Records from a data source:
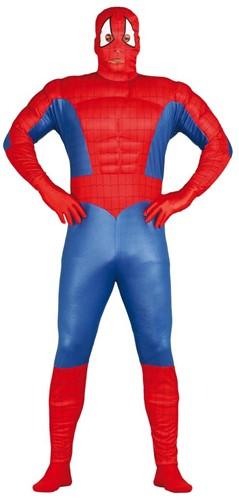 Herenkostuum Spiderman Gespierd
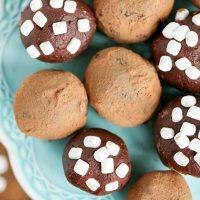 Homemade Hot Chocolate Truffles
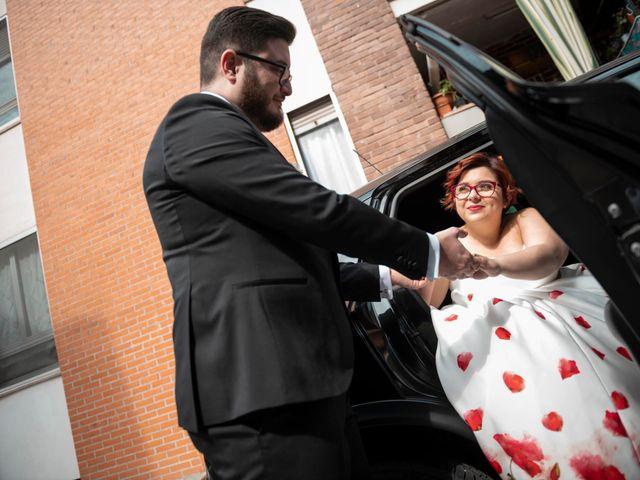 Il matrimonio di Christian e Sara a Poirino, Torino 73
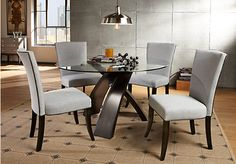 Del Mar Ebony 5 Pc Round Dining Set with Gray Chairs Set includes Dining Table & Side Find affordable Dining Room Sets for your home that will complement the rest of your furniture. Round Dining Room Sets, Round Dining Table, Dining Room Table, A Table, Dining Rooms, Rooms To Go Furniture, Home Furniture, Furniture Ideas, Dining Room Suites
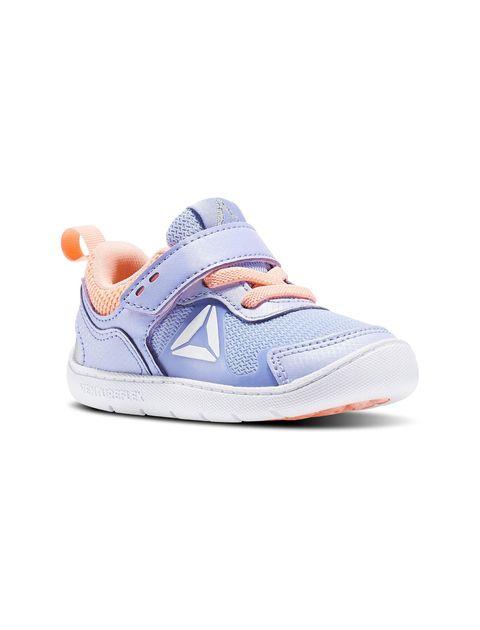 کفش دویدن چسبی نوزادی Ventureflex Stride 5-0 - ریباک - ياسي - 4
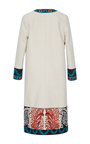 Long Sleeve Jewel Neck Embroidered Paisley Coat by OSCAR DE LA RENTA for Preorder on Moda Operandi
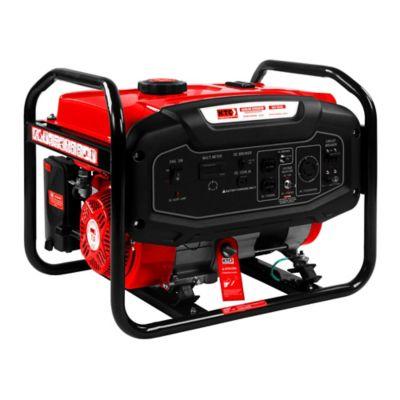 Generador a Gasolina Abierta 02.2Kw 3600Rpm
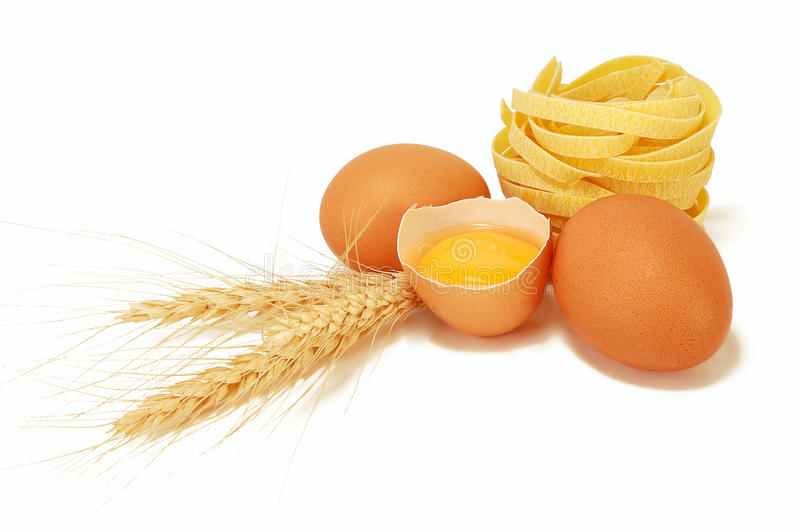 Download Eggs With Ears Of Wheat And Pasta Stock Photo - Image: 22417760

Problem to work on: Stop after the line containing "Generador a Gasolina Abierta 02.2Kw 3600Rpm": copy the records exactly from the first line up to there, leaving pictures out.

Your response:
 Herenkostuum Spiderman Gespierd
 Homemade Hot Chocolate Truffles
 Il matrimonio di Christian e Sara a Poirino, Torino 73
 Del Mar Ebony 5 Pc Round Dining Set with Gray Chairs Set includes Dining Table & Side Find affordable Dining Room Sets for your home that will complement the rest of your furniture. Round Dining Room Sets, Round Dining Table, Dining Room Table, A Table, Dining Rooms, Rooms To Go Furniture, Home Furniture, Furniture Ideas, Dining Room Suites
 کفش دویدن چسبی نوزادی Ventureflex Stride 5-0 - ریباک - ياسي - 4
 Long Sleeve Jewel Neck Embroidered Paisley Coat by OSCAR DE LA RENTA for Preorder on Moda Operandi
 Generador a Gasolina Abierta 02.2Kw 3600Rpm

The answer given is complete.